3 Le Parlement français a-t-il été consulté ?
La France participe au combat contre le groupe Etat islamique au sein de l'opération Chammal, dont le nom est tiré d'un vent qui souffle en Irak. Elle est engagée depuis 2014 en Irak et depuis 2015 en Syrie dans le cadre d'une très large coalition internationale, "Inherent Resolve", qui compte actuellement 87 pays. Elle poursuit deux objectifs : frapper l'Etat islamique et former les troupes irakiennes.
Le gouvernement est tenu par la Constitution (article 35, alinéa 3) de soumettre au vote du Parlement les prolongations des interventions armées, quand celles-ci dépassent quatre mois. L'engagement français en Irak a été adopté le 13 janvier 2015 et celui en Syrie le 25 novembre de la même année. A l'Assemblée nationale, par exemple, la première mesure avait été adoptée après le feu vert de 488 des 489 députés présents (une voix contre, 13 abstentions), et la seconde par 515 voix (quatre voix contre, 10 abstentions). "C'était il y a dix ans. La situation a légèrement évolué depuis", a commenté sur X Manuel Bompard, député LFI, réclamant un nouveau débat parlementaire sur la question. Pour autant, la Constitution ne prévoit pas de nouveau vote si l'intervention se prolonge dans le temps.
Des votes ont déjà été organisées à de nombreuses autres reprises concernant d'autres opérations : Harmattan en Libye (2011), Serval au Mali (2013-2014), Sangaris en République centrafricaine (2013-2016)...
4 Quelles sont les forces engagées par la France ?
La coalition considère que le groupe EI n'a plus d'emprise territoriale en Irak depuis décembre 2017 et en Syrie, depuis mars 2019. Les artilleurs français de la task force Wagram ont quitté le Levant le mois suivant et, depuis, seule la composante aérienne joue un rôle actif dans les opérations dirigées contre le groupe Etat islamique. Plus de 600 militaires français et 10 avions Rafale sont mobilisés en permanence, notamment sur la base aéroportée H5, située en Jordanie, et sur la base aéroportée 104, située à Al Dhafra, aux Emirats arabes unis.

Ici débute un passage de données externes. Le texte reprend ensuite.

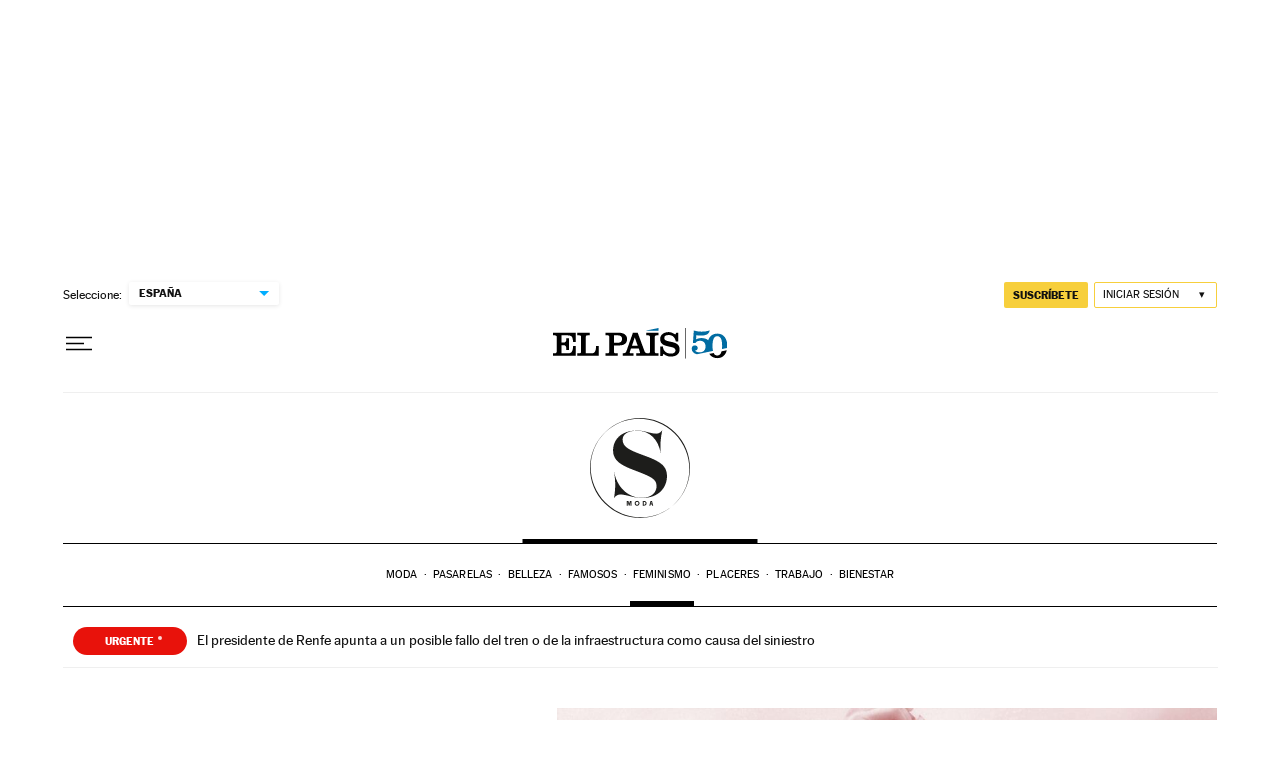

--- FILE ---
content_type: application/javascript; charset=utf-8
request_url: https://fundingchoicesmessages.google.com/f/AGSKWxX5je1Vhfanh1UFWut58shSIcOgkKwfZ9cnLg0QgpSayHIQVI2TuRk3wCAJxDpxpUdFRJmrhAJQFUEVxbviU_I_Cuak6Z1rACefW5KXFBh1N93mcV3B9WonFXSM3ipL9oUGzlr8Heas1hZ3bv4qJGzOxqMtVsklDXV3-MZtCBe5tOZKDC-tp1J-K36_/_/adlink?/adition./ad_preroll-/ads/ad./adb.js?tag=
body_size: -1288
content:
window['004a65e6-7416-44dc-98a6-8feae4ff2d67'] = true;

"Grâce à l'implantation de la BAP H5, les missions ne durent que 4h30, alors qu'elles dureraient 7h30 pour assurer le créneau de trois heures pour des avions décollant de la BA 104 aux Emirats arabes unis", soulignait un rapport parlementaire paru en 2021. L'opération Chammal utilise également des moyens non permanents : entre janvier 2015 et décembre 2022, le Groupement aéronaval (GAN) a été déployé à huit reprises, tandis que la frégate Guépratte apporte un soutien ponctuel aux opérations menées en Syrie et en Irak.
5 Quelle est la nature de leur action ?
En décembre 2023, l'armée française expliquait qu'elle menait 10% des missions aériennes de la coalition, voire 20% quand le GAN était déployé en appui – ce qui a été le cas à huit reprises entre janvier 2015 et décembre 2022. Et au total, précisait le ministère des Armées, la France avait alors effectué 13 500 sorties aériennes et mené 1 570 frappes, qui ont détruit 2 400 objectifs. Contacté par franceinfo, l'état-major des armées n'a pas fourni de chiffres actualisés prenant en compte l'année 2024. Il n'a pas non plus communiqué le détail des frappes, invoquant "des raisons de sécurité opérationnelles".

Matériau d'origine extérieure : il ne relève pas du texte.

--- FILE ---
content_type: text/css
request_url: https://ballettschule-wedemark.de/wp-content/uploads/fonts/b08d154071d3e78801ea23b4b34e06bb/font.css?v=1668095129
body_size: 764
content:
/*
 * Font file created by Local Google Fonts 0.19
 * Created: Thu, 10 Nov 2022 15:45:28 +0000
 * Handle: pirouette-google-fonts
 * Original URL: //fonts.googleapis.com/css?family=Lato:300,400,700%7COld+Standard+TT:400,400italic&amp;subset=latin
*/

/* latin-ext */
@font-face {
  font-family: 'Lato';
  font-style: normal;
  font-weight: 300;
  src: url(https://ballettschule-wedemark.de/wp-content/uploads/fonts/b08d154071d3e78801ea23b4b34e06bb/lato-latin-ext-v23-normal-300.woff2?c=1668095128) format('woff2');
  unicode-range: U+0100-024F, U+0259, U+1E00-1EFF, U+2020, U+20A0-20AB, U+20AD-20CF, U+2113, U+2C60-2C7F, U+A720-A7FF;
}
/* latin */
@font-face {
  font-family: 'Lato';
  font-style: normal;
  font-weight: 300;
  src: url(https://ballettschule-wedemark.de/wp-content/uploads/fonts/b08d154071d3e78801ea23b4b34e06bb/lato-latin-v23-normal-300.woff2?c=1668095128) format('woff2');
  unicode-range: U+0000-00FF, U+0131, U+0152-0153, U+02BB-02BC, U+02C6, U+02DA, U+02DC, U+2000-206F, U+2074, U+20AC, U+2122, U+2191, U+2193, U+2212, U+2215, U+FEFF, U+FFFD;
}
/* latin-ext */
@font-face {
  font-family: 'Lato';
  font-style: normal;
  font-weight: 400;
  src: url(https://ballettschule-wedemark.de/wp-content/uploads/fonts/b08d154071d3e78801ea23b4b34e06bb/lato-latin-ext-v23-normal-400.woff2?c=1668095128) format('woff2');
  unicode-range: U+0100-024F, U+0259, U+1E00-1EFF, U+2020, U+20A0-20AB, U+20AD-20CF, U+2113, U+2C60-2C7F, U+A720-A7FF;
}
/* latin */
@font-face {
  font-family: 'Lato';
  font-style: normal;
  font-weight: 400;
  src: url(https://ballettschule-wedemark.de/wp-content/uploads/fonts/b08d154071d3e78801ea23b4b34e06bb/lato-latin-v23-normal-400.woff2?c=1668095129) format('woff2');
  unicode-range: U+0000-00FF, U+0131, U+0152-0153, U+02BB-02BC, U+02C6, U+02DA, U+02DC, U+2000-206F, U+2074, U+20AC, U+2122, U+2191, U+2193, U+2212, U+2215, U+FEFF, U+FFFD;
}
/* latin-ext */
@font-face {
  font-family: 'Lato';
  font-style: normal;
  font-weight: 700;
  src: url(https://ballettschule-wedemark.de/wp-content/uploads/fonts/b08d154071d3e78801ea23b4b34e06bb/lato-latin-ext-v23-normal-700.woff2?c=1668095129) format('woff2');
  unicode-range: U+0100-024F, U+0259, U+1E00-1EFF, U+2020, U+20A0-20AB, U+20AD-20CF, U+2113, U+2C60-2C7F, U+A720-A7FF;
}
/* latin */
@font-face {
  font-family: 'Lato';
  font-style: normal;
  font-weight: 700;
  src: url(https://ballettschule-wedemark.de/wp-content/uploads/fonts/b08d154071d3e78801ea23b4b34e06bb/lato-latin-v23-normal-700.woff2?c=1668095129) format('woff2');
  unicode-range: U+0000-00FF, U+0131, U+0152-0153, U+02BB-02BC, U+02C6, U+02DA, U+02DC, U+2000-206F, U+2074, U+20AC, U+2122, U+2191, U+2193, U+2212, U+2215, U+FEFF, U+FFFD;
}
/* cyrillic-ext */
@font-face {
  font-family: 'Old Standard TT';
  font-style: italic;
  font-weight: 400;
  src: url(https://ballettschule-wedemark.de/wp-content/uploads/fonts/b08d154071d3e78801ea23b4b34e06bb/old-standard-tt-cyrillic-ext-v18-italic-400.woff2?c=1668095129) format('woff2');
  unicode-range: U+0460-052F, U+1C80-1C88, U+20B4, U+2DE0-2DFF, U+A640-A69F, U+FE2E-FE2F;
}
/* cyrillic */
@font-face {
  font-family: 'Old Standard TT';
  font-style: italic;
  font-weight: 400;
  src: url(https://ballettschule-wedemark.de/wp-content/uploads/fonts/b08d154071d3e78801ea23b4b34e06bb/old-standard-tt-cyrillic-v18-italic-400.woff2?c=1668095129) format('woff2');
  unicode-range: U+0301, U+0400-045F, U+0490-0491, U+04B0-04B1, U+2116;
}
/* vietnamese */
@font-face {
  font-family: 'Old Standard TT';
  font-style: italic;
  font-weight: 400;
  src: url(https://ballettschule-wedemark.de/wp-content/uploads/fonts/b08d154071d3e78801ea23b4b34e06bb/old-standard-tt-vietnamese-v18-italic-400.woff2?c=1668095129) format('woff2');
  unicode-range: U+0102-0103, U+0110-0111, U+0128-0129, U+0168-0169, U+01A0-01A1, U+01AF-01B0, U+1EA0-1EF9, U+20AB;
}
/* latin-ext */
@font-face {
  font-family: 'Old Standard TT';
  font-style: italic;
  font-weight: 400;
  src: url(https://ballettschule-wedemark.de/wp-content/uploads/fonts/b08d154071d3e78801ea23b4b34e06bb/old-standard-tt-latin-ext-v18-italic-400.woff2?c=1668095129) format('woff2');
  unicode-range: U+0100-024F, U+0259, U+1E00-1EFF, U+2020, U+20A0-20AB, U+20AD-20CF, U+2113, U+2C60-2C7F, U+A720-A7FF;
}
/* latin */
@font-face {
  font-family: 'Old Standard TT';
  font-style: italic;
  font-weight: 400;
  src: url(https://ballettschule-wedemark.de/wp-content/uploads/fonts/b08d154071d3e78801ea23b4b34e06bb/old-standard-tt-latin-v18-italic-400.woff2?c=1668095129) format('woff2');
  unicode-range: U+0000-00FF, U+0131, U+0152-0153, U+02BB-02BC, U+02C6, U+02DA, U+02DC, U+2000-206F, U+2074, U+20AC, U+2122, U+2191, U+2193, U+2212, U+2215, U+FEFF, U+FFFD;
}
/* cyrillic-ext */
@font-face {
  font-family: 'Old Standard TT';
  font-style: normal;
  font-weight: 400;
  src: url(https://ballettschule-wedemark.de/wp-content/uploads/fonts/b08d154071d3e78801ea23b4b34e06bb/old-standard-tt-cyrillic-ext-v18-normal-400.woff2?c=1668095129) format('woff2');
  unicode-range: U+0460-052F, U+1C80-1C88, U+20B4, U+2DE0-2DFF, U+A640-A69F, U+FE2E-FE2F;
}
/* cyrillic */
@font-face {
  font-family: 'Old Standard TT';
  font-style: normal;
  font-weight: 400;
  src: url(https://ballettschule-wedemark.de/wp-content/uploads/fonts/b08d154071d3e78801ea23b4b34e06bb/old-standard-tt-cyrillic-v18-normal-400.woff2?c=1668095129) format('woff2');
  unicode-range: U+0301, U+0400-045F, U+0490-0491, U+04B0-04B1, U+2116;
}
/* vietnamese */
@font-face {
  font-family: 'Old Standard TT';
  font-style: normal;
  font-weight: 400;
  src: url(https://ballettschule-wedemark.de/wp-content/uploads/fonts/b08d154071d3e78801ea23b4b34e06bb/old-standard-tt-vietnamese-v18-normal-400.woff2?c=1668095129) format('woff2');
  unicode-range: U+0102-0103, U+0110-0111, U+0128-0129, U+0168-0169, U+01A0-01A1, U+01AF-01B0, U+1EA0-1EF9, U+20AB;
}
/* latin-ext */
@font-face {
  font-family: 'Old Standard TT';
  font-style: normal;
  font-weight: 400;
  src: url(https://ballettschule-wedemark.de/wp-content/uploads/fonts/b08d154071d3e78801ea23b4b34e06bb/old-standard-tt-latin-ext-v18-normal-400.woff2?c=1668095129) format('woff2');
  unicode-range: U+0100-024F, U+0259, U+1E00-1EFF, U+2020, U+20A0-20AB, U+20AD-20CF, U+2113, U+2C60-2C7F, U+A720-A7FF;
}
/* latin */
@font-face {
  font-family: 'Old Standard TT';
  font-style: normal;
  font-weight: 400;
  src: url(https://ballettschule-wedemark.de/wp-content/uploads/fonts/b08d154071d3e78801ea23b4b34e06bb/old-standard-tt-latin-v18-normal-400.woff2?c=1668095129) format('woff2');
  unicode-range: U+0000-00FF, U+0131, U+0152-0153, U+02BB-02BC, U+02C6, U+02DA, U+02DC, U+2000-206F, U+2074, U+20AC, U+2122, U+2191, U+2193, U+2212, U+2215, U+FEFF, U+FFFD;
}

"Au Moyen-Orient, les Rafale de la base aérienne projetée au Levant ont poursuivi leur participation au sein de la coalition au-dessus de la zone afin de lutter contre [l'Etat islamique]", précisent simplement les points de situation hebdomadaires. Les avions effectuent en moyenne 16 sorties aériennes par semaine, pour environ 70 heures de vol, selon cette source, qui ne précise pas la nature exacte des missions. La France, en parallèle, participe régulièrement à des entraînements conjoints ("Partner Nation Integration") avec l'armée de l'air irakienne.